Every so often, company practices raise a hue and cry -- such as when one big box store targeted some male customers based on shopping habits that predicted the men were pregnant. Then the din dies down and corporations go back to what they do best: marketing to us.
One model often used to analyze customer data goes by the name RFM:
- R is for Recent - when did you last shop there?
- F is for Frequency - how often do you shop? and
- M is for Money - how much 'monetary value' do you represent?
A new study published in Marketing Science suggests that a fourth parameter may be important to predicting a customer's lifetime value. The authors of the paper show that binge shoppers buy more over the long run. They call this type of shopper "clumpy" and add C to the old model to create a new RFMC model.
But can we turn that around?
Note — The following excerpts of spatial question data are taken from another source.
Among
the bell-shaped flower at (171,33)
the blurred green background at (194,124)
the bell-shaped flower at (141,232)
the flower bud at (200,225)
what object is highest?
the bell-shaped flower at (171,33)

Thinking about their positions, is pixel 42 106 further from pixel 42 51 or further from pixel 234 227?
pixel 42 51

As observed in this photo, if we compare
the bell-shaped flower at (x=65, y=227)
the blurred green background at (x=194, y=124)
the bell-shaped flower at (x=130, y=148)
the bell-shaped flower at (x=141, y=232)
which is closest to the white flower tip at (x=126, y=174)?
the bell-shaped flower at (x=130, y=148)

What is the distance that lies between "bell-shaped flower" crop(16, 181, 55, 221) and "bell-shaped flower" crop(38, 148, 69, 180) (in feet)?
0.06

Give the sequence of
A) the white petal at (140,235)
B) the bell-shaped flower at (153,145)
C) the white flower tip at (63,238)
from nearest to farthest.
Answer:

If the science proves that binge consumers are better customers, it makes sense to curb our binge behavior if we want to manage our resources more carefully -- both to save money and to reduce our footprint on the planetary systems.
This also means the binge shoppers are the ones who can make the easiest improvements to reduce consumerism. We all know that binging-regret feeling and recognize that binging usually does not represent smart shopping. Studies show that creating an online shopping list by pinning your wants can give you the same consumer rush that buying the product does -- and that most people who pin their wish list don't ultimately buy those products, or regret not having them.
So don't let them trick you into buying stuff you don't need. Use the marketer's science to make marketing fail. Keep your R, F, M and C all low.